Labour's Pola Uddin will not face criminal charges following allegations of expenses abuses, the director of public prosecutions has confirmed.
Keir Starmer, head of the Crown Prosecution Service (CPS), said in a statement there was not a realistic prospect of prosecution after claims that Baroness Uddin unfairly made 'night subsistence' claims.
Baroness Uddin said in a statement she was "relieved" that her "ordeal" had finally come to an end.
She added: "I only wish to say thank you to everyone who has supported me through this every difficult time and I now wish to turn back to my professional life and my public duties and my family."
Peers do not normally receive a salary, but are entitled to an allowance for night subsistence if they are based outside London. They qualify for this if their 'only or main residence' is not in London.
Although Baroness Uddin nominated a flat in Maidstone, Kent as her 'only or main residence' it was alleged her real 'only or main residence' was a house in east London.
A statement from the clerk of the parliaments which stated "ultimately it is up to members to designate an address as their main residence as they see fit" appeared to undermine prospects for a conviction.
Further clarification confirmed the threshold is that the 'only or main residence' must be visited at least once a month to qualify.
"On that interpretation, in any criminal proceedings, it would almost inevitably be necessary for the prosecution to prove, to the criminal standard, that any peer in question had not even visited the address they deemed their 'only or main' residence once a month," Mr Starmer explained.

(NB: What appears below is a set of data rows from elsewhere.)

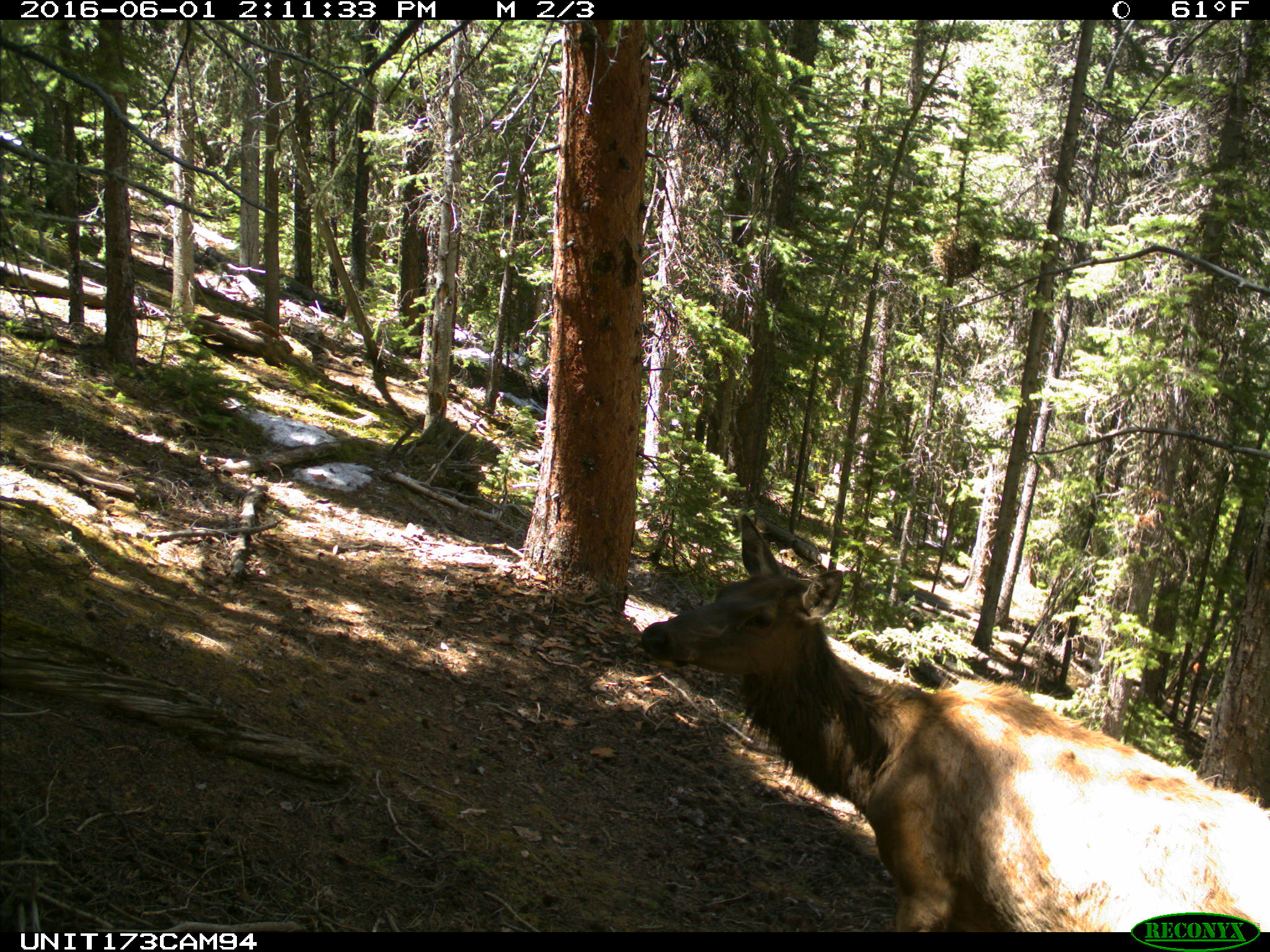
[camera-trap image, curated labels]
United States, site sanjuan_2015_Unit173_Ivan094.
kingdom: Animalia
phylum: Chordata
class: Mammalia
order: Artiodactyla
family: Cervidae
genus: Cervus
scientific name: Cervus elaphus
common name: red deer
Cervus elaphus (red deer).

"That presents a very real difficulty and we considered whether it would be open to the Crown Prosecution Service to advance a different definition of 'only or main residence' in any criminal proceedings. However, after careful consideration, we concluded that such a course would not be open to us."
Baroness Uddin became Britain's first Muslim peer in 1998.
She was the sixth parliamentarian to be investigated by the CPS. Its prosecution of three Labour MPs and one Conservative peer began in the courts yesterday, when Jim Devine, Elliot Morley, David Chaytor and Lord Hanningfield pleading not guilty to charges under the Theft Act.